* [EXTRAIT CITÉ]:
Parfait timing, l'ami
Carl que je n'ai pas revu depuis qu'il a émigré à Sao Paulo il y a
3 ans, me rejoint dans la nuit avec Fabi, sa femme, et leur petit
Pablo, de quelques mois plus jeune à peine qu'Ewen. Trois adultes
pour trois garçons de 2 à 4 ans, ça promet. Mais entre courses
géantes et petits plats délicieux préparés par leur cuisinière,
les brésiliens ont fait les choses en grand. Nous partons dès le
matin, enfin presque, car le vent porte vers le fond du port étroit
et avec peu d'eau, sans dérive, le bateau répond comme un fer à
repasser et voilà l'hélice prise dans le bout d'un corps mort.
L'équipage reste zen et le personnel sympa de Pier 46 nous aide à
nous en dégager sans tarder. Premier mouillage tout proche afin que
chacun prenne sa place tranquillement. L'hiver Brésilien correspond
à la morte saison et le mois d'Août, à son point le plus bas.
Personne ou presque, partout où nous allons.
Ambiance immédiatement
relax et comme les distances sont courtes, nous profitons d'un peu
d'air pour tirer directement vers Ilha Grande le jour suivant. Cette
semaine de vie à bord est exempte de toute tension. Avec la bonne
logistique du départ, de la place même à six, des enfants aux
anges et un rythme hivernal calé sur le leur, lever et coucher très
tôt, tout baigne. J'alterne entre des mouillages que je ne connais
bien parmi mes best of tels Saco de Ceu et Lagoa Azul, et d'autres
que je découvre avec mes équipiers de choc. Farniente le matin sur
place et nav l'après-midi quand les enfants font la sieste. Nous
aurons bien quelques aléas: tel ce bon SW soudain d'une trentaine de
noeuds qui pourrait un peu effrayer Fabi mais, au portant et sous
toilé, la navigation à 7 noeuds dans les eaux peu mouvementées
entre la côte et lïle est très comfortable. Le front froid que
présage toujours ce vent couvre le ciel et raffraichit l'atmosphère
pendant deux jours mais n'entame en rien le plaisir de cette semaine
de croisière. Quant au coup de vent soudain qui clôture notre
dernière nuit, nous fait déraper et nous oblige à aller chercher
un mouillage plus protégé, à l'aveuglette, il n'occasionne qu'une
légère frayeur mais les enfants dorment à poing fermé, Fabi ne
s'inquiète pas plus que de raison, et Carlos et moi prenons
calmement la situation en main. Content malgré tout d'être déjà
venu au Saco de Velha en Juillet avec Mlle C car, dans la nuit noire,
entourés d'îles et récifs proches sans aucun repère visuel sous
des pointes à 30 noeuds, il est difficile de juger de sa position et
encore moins d'avoir la certitude que l'on est mouillé correctement
cette fois-ci.

* [DONNÉES FOURNIES]:
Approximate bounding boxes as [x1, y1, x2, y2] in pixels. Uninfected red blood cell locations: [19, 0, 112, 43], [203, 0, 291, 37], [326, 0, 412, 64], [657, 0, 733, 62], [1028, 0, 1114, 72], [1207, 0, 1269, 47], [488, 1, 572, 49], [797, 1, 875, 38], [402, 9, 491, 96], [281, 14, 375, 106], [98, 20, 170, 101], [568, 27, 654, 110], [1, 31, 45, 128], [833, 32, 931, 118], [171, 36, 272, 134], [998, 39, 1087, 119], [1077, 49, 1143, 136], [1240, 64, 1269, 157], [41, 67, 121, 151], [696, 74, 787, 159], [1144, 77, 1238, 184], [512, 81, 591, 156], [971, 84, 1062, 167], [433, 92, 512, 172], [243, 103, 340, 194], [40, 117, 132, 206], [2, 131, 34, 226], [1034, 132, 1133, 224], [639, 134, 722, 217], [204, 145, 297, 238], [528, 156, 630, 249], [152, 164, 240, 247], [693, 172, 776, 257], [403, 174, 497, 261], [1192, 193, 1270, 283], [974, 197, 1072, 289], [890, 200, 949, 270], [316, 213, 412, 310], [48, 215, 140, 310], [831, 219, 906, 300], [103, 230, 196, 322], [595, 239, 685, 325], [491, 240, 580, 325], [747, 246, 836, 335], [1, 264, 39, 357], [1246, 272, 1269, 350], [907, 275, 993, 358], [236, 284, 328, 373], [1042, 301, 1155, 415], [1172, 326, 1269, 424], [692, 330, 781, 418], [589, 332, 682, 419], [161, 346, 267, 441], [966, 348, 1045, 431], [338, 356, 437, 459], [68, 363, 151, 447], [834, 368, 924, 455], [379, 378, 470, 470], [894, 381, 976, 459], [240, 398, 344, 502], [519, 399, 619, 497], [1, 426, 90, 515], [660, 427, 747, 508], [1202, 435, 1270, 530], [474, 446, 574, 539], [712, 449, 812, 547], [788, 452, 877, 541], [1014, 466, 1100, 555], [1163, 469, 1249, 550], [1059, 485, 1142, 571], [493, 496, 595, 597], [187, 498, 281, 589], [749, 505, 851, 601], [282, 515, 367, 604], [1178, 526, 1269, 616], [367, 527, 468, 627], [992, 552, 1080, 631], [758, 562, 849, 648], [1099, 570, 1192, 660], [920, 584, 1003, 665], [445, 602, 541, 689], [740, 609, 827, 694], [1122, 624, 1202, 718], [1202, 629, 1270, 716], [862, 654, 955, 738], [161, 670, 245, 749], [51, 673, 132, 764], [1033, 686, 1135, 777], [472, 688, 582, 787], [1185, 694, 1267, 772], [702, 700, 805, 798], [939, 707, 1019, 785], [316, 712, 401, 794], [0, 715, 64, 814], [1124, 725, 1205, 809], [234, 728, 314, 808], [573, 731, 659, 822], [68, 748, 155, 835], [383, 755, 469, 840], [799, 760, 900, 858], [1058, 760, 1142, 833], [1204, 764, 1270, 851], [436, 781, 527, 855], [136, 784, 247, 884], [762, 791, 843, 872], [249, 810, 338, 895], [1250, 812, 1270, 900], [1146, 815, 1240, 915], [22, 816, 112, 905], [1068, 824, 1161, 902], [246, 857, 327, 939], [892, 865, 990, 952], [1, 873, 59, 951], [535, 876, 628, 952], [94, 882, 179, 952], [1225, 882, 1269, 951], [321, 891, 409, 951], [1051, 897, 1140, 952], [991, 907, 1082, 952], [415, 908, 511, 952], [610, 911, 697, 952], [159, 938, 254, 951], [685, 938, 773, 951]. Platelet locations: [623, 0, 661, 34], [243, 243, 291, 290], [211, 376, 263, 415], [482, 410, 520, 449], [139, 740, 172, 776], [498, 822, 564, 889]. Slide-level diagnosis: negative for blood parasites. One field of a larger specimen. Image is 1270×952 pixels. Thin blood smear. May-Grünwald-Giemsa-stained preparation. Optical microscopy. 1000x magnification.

* [EXERCICES]:
(1) Traduisez en anglais cette phrase du récit de croisière : « Cette semaine de vie à bord est exempte de toute tension. »
(2) Recopiez tout le passage du récit de croisière, de « Parfait timing, l'ami » jusqu'à « le plus bas. ».
(3) Écrivez la suite du récit de croisière à partir de l'endroit où il s'arrête.
Les données proviennent d'une autre source.

* [RÉPONSES DANS L'ORDRE]:
(1) This week of life on board is free of any tension.

(2)
Parfait timing, l'ami
Carl que je n'ai pas revu depuis qu'il a émigré à Sao Paulo il y a
3 ans, me rejoint dans la nuit avec Fabi, sa femme, et leur petit
Pablo, de quelques mois plus jeune à peine qu'Ewen. Trois adultes
pour trois garçons de 2 à 4 ans, ça promet. Mais entre courses
géantes et petits plats délicieux préparés par leur cuisinière,
les brésiliens ont fait les choses en grand. Nous partons dès le
matin, enfin presque, car le vent porte vers le fond du port étroit
et avec peu d'eau, sans dérive, le bateau répond comme un fer à
repasser et voilà l'hélice prise dans le bout d'un corps mort.
L'équipage reste zen et le personnel sympa de Pier 46 nous aide à
nous en dégager sans tarder. Premier mouillage tout proche afin que
chacun prenne sa place tranquillement. L'hiver Brésilien correspond
à la morte saison et le mois d'Août, à son point le plus bas.

(3)
Nous revenons à Paraty
le 14/08, pour un nouveau changement d'équipage. Carl, Fabi et
Pablos quittent le bord et laissent leur cabine à Bernard, mon
partenaire pour les 10 mois à venir. Bernard est un ami de Marseille
où j'ai vécu quelques années. Quelques mois plus tôt; nous
échangions sur ses projets de départ en solitaire pour un an. Et
puis, mon bateau étant devenu trop grand pour moi seul et les
préparatifs de son voyage n'étant pas simple à organiser, nous
avons convenu de faire route ensemble. A priori, jusqu'en Juin 2010,
nous devrions donc naviguer sur Galapiat le plus souvent ensemble, ou
seul lorsque l'un ou l'autre s'absentera pour retrouver sa famille ou
la faire venir à bord.
Pas trop chanceux pour
son arrivée, Bernard. Pendant 3 jours le nouveau front nous gratifie
d'un temps froid, humide et pluvieux qui le glace après trois ans
passés sous le climat de Dubai. Par ailleurs, aussi sympathiques
soient ils, les enfants des autres, en l'occurence les miens, peuvent
vite devenir lassant pour un tiers. Mais Bernard est calme et facile
à vivre. Quand ils m'en laissent le loisir, je partage avec lui les
spécificités et bidouilles de Galapiat, afin qu'il puisse être
totalement autonome le plus rapidement possible. Place aux jeunes! En
bon pacha, je compte prendre ma retraite anticipée et le laisser
souquer du bout dans la brafougne dès qu'il sera opérationnel. Le
beau temps revient et nous longeons la côte nord entre Paraty et
Angra, à faire escale dans les derniers mouillages souvent somptueux
et toujours déserts que je n'ai pas encore explorés.
Les enfants ne s'étonnent
même pas des personnes qui se succèdent à bord. Chez eux, sur
Galapiat et avec leur père. Normal quoi! Ils parlent parfois de leur
univers terrien, de leur mère, grand-parents, cousins, amis, de
l'école, mais à aucun moment, ne s'en languissent. A force de vivre
dans des sociétés normées où l'on est conditionné par la peur de
tout écart, on en vient à oublier l'évidence : les enfants
s'adaptent à tout, bien mieux d'ailleurs que les adultes, en
particulier lorsque leur environnement est ludique et plaisant,
qu'ils sont aimés et constamment nourris de nouveautés et de
rencontres. A l'issue de ce mois, rien n'indique qu'ils souhaitent
rentrer. Paradoxalement, une fois organisé, il me semble même
nettement plus facile de vivre avec eux en voilier que dans un
appartement urbain en plein hiver lorsque, même en se grattant la
tête, trouver des activités pas trop rasantes à faire, devient
vite un casse tête. A bord, avec un rythme et des rites réguliers,
entre repas, plage, ballades à terre, un « Kiki la petite
sorcière », l'histoire du soir, ils s'endorment profondément
jusqu'à l'aube. Bernard et moi de même d'ailleurs. Veiller au délà
de 22h tient de l'exception en ce moment....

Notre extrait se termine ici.